▶ **Exercise requirements**
Copy out every item below word for word, from the first to the last.

[Rows taken from a dataset]
** start **

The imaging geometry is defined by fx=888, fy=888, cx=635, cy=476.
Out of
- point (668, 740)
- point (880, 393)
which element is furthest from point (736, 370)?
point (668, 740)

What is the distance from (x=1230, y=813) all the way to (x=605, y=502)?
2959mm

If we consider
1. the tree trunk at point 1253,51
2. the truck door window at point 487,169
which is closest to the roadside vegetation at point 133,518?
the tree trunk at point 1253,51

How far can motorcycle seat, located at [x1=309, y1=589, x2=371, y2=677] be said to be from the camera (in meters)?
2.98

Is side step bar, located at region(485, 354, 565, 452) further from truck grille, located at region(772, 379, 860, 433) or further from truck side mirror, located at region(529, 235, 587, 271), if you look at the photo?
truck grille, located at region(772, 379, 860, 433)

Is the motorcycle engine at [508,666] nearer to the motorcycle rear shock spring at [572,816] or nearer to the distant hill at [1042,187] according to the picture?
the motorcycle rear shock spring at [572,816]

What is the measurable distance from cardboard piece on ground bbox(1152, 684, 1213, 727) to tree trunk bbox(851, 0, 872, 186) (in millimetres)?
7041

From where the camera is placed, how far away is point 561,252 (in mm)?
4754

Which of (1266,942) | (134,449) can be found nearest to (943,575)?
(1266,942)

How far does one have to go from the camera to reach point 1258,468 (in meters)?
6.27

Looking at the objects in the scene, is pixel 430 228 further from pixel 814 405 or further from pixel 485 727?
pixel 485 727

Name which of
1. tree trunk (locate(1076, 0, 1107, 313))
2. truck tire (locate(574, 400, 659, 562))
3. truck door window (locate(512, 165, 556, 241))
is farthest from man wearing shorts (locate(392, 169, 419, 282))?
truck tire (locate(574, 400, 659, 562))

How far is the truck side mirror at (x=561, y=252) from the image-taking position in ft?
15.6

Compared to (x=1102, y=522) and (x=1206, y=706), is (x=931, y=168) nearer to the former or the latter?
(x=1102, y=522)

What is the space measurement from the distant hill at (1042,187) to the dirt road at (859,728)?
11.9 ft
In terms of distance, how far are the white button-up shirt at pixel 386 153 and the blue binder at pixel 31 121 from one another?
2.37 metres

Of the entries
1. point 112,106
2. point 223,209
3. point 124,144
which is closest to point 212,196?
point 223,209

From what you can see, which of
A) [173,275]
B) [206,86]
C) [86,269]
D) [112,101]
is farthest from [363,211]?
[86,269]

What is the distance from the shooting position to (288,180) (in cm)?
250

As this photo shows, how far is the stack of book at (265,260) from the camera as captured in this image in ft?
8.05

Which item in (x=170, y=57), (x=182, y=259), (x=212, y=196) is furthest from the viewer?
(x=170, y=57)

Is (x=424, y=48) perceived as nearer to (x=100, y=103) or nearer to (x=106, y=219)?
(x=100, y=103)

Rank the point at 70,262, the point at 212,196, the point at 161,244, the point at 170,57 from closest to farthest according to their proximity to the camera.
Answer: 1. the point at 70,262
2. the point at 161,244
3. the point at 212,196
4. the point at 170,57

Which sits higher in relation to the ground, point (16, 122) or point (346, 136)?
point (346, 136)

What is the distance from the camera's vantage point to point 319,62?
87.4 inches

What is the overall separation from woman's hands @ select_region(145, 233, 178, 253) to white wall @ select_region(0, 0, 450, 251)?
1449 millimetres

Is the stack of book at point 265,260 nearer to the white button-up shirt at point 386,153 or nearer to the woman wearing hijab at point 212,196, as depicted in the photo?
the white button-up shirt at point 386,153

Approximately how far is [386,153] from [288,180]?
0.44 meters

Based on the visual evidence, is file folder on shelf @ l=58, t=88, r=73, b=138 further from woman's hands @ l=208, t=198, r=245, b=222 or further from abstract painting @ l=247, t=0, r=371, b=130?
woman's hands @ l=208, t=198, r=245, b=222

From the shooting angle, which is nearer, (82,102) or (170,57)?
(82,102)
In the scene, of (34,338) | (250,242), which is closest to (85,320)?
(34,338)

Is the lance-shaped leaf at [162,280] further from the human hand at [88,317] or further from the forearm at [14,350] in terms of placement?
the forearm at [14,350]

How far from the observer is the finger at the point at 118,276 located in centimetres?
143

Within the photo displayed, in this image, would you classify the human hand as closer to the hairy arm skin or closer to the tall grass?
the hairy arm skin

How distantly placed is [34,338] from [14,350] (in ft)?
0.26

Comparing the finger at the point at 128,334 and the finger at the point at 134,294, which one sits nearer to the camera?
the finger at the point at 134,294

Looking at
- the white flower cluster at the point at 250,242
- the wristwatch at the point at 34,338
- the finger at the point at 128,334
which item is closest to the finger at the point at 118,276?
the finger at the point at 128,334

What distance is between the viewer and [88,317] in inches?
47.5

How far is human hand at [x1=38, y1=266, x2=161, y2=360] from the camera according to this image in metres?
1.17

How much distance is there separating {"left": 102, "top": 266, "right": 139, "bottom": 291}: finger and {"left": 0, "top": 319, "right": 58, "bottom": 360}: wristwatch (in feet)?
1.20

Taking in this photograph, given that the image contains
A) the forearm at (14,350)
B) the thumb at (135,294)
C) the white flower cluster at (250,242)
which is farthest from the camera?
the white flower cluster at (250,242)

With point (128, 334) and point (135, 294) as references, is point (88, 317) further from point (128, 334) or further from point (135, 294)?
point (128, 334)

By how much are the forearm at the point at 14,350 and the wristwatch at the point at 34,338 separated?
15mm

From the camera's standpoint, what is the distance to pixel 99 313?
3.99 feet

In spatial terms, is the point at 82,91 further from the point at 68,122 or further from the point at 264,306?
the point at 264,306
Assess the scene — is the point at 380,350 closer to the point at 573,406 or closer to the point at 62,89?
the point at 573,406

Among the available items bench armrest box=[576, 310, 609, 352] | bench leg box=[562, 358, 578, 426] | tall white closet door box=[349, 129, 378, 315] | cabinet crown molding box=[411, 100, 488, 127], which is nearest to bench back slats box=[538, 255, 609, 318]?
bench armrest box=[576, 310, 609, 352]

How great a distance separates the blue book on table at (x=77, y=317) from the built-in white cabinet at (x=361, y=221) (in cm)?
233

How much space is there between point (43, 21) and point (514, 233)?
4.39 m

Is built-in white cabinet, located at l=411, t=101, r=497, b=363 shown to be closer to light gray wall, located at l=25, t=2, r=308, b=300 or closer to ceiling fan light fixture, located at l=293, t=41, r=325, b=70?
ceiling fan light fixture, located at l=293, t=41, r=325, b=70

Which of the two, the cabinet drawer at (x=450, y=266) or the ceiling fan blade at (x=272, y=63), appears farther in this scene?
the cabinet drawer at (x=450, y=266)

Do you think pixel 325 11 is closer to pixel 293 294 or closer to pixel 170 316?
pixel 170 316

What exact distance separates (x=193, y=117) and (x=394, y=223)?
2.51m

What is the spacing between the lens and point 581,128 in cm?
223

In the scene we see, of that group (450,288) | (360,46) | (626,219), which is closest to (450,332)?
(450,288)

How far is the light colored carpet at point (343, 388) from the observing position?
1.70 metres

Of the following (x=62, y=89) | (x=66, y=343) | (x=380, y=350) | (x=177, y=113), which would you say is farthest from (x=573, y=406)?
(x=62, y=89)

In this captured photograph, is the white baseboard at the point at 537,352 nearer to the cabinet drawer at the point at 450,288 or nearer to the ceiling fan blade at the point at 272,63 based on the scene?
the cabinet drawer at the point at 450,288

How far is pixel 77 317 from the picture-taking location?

** end **

▶ **Complete response**
The imaging geometry is defined by fx=888, fy=888, cx=635, cy=476.
Out of
- point (668, 740)
- point (880, 393)
which element is furthest from point (736, 370)?
point (668, 740)

What is the distance from (x=1230, y=813) all the way to (x=605, y=502)?
2959mm

If we consider
1. the tree trunk at point 1253,51
2. the truck door window at point 487,169
which is closest to the roadside vegetation at point 133,518?
the tree trunk at point 1253,51

How far can motorcycle seat, located at [x1=309, y1=589, x2=371, y2=677] be said to be from the camera (in meters)?
2.98

Is side step bar, located at region(485, 354, 565, 452) further from truck grille, located at region(772, 379, 860, 433) or further from truck side mirror, located at region(529, 235, 587, 271), if you look at the photo?
truck grille, located at region(772, 379, 860, 433)

Is the motorcycle engine at [508,666] nearer to the motorcycle rear shock spring at [572,816] or nearer to the distant hill at [1042,187] according to the picture?
the motorcycle rear shock spring at [572,816]

What is the measurable distance from cardboard piece on ground bbox(1152, 684, 1213, 727) to tree trunk bbox(851, 0, 872, 186) (in millimetres)?
7041

From where the camera is placed, how far away is point 561,252 (in mm)?
4754

Which of (1266,942) | (134,449) can be found nearest to (943,575)?
(1266,942)

How far does one have to go from the camera to reach point 1258,468 (in meters)?
6.27

Looking at the objects in the scene, is pixel 430 228 further from pixel 814 405 or further from pixel 485 727?
pixel 485 727

Name which of
1. tree trunk (locate(1076, 0, 1107, 313))
2. truck tire (locate(574, 400, 659, 562))
3. truck door window (locate(512, 165, 556, 241))
is farthest from man wearing shorts (locate(392, 169, 419, 282))?
truck tire (locate(574, 400, 659, 562))

How far is the truck side mirror at (x=561, y=252) from the image-taking position in ft?
15.6

Compared to (x=1102, y=522) and (x=1206, y=706), is (x=931, y=168) nearer to the former or the latter?
(x=1102, y=522)

What is the space measurement from the distant hill at (1042,187) to the dirt road at (859,728)?
11.9 ft
In terms of distance, how far are the white button-up shirt at pixel 386 153 and the blue binder at pixel 31 121 from one another?
2.37 metres

Of the entries
1. point 112,106
2. point 223,209
3. point 124,144
which is closest to point 212,196?
point 223,209

From what you can see, which of
A) [173,275]
B) [206,86]
C) [86,269]
D) [112,101]
is farthest from [363,211]?
[86,269]

What is the distance from the shooting position to (288,180) (in cm)?
250

As this photo shows, how far is the stack of book at (265,260) from the camera as captured in this image in ft?
8.05

Which item in (x=170, y=57), (x=182, y=259), (x=212, y=196) is furthest from the viewer?
(x=170, y=57)

Is (x=424, y=48) perceived as nearer to (x=100, y=103) or nearer to (x=106, y=219)?
(x=100, y=103)

Rank the point at 70,262, the point at 212,196, the point at 161,244, the point at 170,57 from closest to farthest according to their proximity to the camera.
Answer: 1. the point at 70,262
2. the point at 161,244
3. the point at 212,196
4. the point at 170,57

Which sits higher in relation to the ground, point (16, 122) or point (346, 136)?
point (346, 136)

What is the distance from the camera's vantage point to point 319,62?
87.4 inches

What is the overall separation from woman's hands @ select_region(145, 233, 178, 253) to white wall @ select_region(0, 0, 450, 251)?
1449 millimetres

Is the stack of book at point 265,260 nearer to the white button-up shirt at point 386,153 or nearer to the woman wearing hijab at point 212,196, as depicted in the photo?
the white button-up shirt at point 386,153

Approximately how far is [386,153] from [288,180]?
0.44 meters

Based on the visual evidence, is file folder on shelf @ l=58, t=88, r=73, b=138 further from woman's hands @ l=208, t=198, r=245, b=222 or further from abstract painting @ l=247, t=0, r=371, b=130?
woman's hands @ l=208, t=198, r=245, b=222

From the shooting angle, which is nearer, (82,102) or (170,57)?
(82,102)
In the scene, of (34,338) | (250,242), which is closest to (85,320)?
(34,338)

Is the lance-shaped leaf at [162,280] further from the human hand at [88,317] or further from the forearm at [14,350] in terms of placement?
the forearm at [14,350]

How far from the observer is the finger at the point at 118,276 located in centimetres?
143

Within the photo displayed, in this image, would you classify the human hand as closer to the hairy arm skin or closer to the tall grass?
the hairy arm skin

How distantly placed is [34,338] from [14,350] (in ft)?
0.26

Comparing the finger at the point at 128,334 and the finger at the point at 134,294, which one sits nearer to the camera?
the finger at the point at 134,294

Looking at
- the white flower cluster at the point at 250,242
- the wristwatch at the point at 34,338
- the finger at the point at 128,334
which item is closest to the finger at the point at 118,276?
the finger at the point at 128,334

What distance is between the viewer and [88,317] in inches?
47.5

How far is human hand at [x1=38, y1=266, x2=161, y2=360] from the camera according to this image in metres?
1.17

How much distance is there separating {"left": 102, "top": 266, "right": 139, "bottom": 291}: finger and {"left": 0, "top": 319, "right": 58, "bottom": 360}: wristwatch (in feet)?
1.20

Taking in this photograph, given that the image contains
A) the forearm at (14,350)
B) the thumb at (135,294)
C) the white flower cluster at (250,242)
which is farthest from the camera?
the white flower cluster at (250,242)

With point (128, 334) and point (135, 294) as references, is point (88, 317) further from point (128, 334) or further from point (135, 294)?
point (128, 334)

By how much are the forearm at the point at 14,350 and the wristwatch at the point at 34,338 separated?
15mm

From the camera's standpoint, what is the distance to pixel 99 313?
3.99 feet

In spatial terms, is the point at 82,91 further from the point at 68,122 or further from the point at 264,306?
the point at 264,306
Assess the scene — is the point at 380,350 closer to the point at 573,406 or closer to the point at 62,89?
the point at 573,406

Among the available items bench armrest box=[576, 310, 609, 352] | bench leg box=[562, 358, 578, 426] | tall white closet door box=[349, 129, 378, 315] | cabinet crown molding box=[411, 100, 488, 127], which is nearest to bench back slats box=[538, 255, 609, 318]?
bench armrest box=[576, 310, 609, 352]

How great a distance separates the blue book on table at (x=77, y=317) from the built-in white cabinet at (x=361, y=221) (in cm)?
233

How much space is there between point (43, 21) and point (514, 233)?
4.39 m

Is built-in white cabinet, located at l=411, t=101, r=497, b=363 shown to be closer to light gray wall, located at l=25, t=2, r=308, b=300 or closer to ceiling fan light fixture, located at l=293, t=41, r=325, b=70?
ceiling fan light fixture, located at l=293, t=41, r=325, b=70

Which of the two, the cabinet drawer at (x=450, y=266) or the ceiling fan blade at (x=272, y=63), appears farther in this scene?
the cabinet drawer at (x=450, y=266)

Do you think pixel 325 11 is closer to pixel 293 294 or closer to pixel 170 316?
pixel 170 316

What exact distance separates (x=193, y=117) and (x=394, y=223)?
2.51m

What is the spacing between the lens and point 581,128 in cm?
223

In the scene we see, of that group (450,288) | (360,46) | (626,219), which is closest to (450,332)?
(450,288)

How far is the light colored carpet at point (343, 388) from the observing position?
1.70 metres

Of the following (x=62, y=89) | (x=66, y=343) | (x=380, y=350) | (x=177, y=113), which would you say is farthest from (x=573, y=406)?
(x=62, y=89)

In this captured photograph, is the white baseboard at the point at 537,352 nearer to the cabinet drawer at the point at 450,288 or nearer to the ceiling fan blade at the point at 272,63 based on the scene?
the cabinet drawer at the point at 450,288

How far is pixel 77 317 from the picture-taking location?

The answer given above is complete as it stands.